Penalizes hospitals with high rates of preventable readmissions by reducing Medicare payments
Standardizes insurance company paperwork, first in a series of steps to reduce administrative costs
Limits medical expense contributions to tax-sheltered flexible spending accounts to $2,500 a year, indexed for inflation
Raises threshold for claiming itemized tax deduction for medical expenses from
7.5 percent of income to 10 percent. People 65 or older can deduct medical expenses that exceed 7.5 percent of income through 2016.
Increases Medicare payroll tax on couples making more than $250,000 and individuals making more than $200,000. The tax rate on wages exceeding those thresholds would rise to 2.35 percent from 1.45 percent. Adds a new tax of 3.8 percent on income from investments.
Imposes a 2.3 percent sales tax on medical devices. Eyeglasses, contact lenses, hearing aids and many everyday items bought at the drugstore are exempt.
Prohibits insurers from denying coverage to people with medical problems or refusing to renew their policy. Health plans cannot limit coverage based on existing conditions or charge higher rates to those in poor health. Premiums can only vary by age (no more than 3-to-1), place of residence, family size and tobacco use.
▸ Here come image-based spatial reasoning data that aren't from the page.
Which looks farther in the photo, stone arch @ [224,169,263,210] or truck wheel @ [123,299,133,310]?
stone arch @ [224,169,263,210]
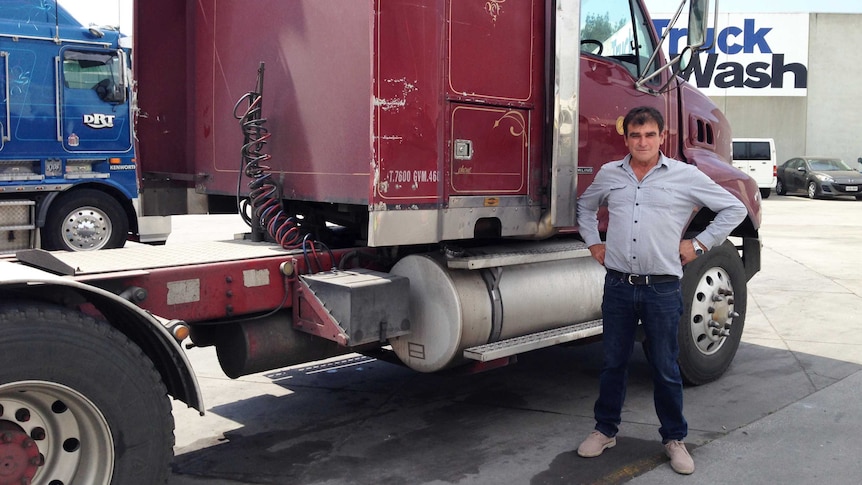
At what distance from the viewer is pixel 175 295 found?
365 cm

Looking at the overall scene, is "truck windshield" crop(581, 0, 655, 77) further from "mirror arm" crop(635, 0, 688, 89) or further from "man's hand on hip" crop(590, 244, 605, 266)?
"man's hand on hip" crop(590, 244, 605, 266)

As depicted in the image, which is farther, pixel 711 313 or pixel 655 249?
pixel 711 313

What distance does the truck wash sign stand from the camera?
32375 mm

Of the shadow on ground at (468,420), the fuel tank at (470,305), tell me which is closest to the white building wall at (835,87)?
the shadow on ground at (468,420)

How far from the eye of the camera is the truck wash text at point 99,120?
10.9 meters

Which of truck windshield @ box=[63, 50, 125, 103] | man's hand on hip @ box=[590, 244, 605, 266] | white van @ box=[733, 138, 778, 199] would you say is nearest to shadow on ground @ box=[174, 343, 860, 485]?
man's hand on hip @ box=[590, 244, 605, 266]

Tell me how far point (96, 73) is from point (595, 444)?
905 centimetres

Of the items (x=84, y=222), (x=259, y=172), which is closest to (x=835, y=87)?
(x=84, y=222)

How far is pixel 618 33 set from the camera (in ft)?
17.9

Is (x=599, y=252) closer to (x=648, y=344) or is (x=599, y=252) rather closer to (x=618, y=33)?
(x=648, y=344)

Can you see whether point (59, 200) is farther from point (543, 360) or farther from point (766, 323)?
point (766, 323)

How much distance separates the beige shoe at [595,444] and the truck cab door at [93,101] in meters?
8.74

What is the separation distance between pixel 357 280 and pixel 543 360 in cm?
289

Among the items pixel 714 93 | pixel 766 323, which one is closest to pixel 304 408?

Accelerates coverage expansion as states create health insurance exchanges -- supermarkets for individuals and small businesses to buy coverage. People who have employer coverage won't see any changes.
Provides income-based tax credits for most consumers in the exchanges, substantially reducing costs for many. Sliding scale credits phase out completely for households that make more than four times the federal poverty level, about $88,000 for a family of four.
Expands Medicaid to cover low-income people who earn up to 133 percent of the federal poverty line, about $28,300 for a family of four
Covers low-income childless adults for the first time
Requires citizens and legal residents to have health insurance, except in cases of financial hardship, or pay a fine to the Internal Revenue Service. Penalty starts at $95 per person in 2014, rising to $695 in 2016. Family penalty capped at $2,250. Penalties indexed for inflation after 2016.
Penalizes employers with more than 50 workers if any workers get coverage through the exchange and receive a tax credit. The penalty is $2,000 times the number of workers employed at the company. However, employers get to deduct the first 30 workers.
Imposes a tax on employer-sponsored health insurance worth more than $10,200 for individual coverage, $27,500 for a family plan. The tax is 40 percent of the value of the plan exceeding the thresholds, indexed for inflation.
Phases out doughnut hole coverage gap in the Medicare prescription benefit. Seniors continue to pay the standard 25 percent of their drug costs until they reach the threshold for Medicare catastrophic coverage, when copayments drop to 5 percent.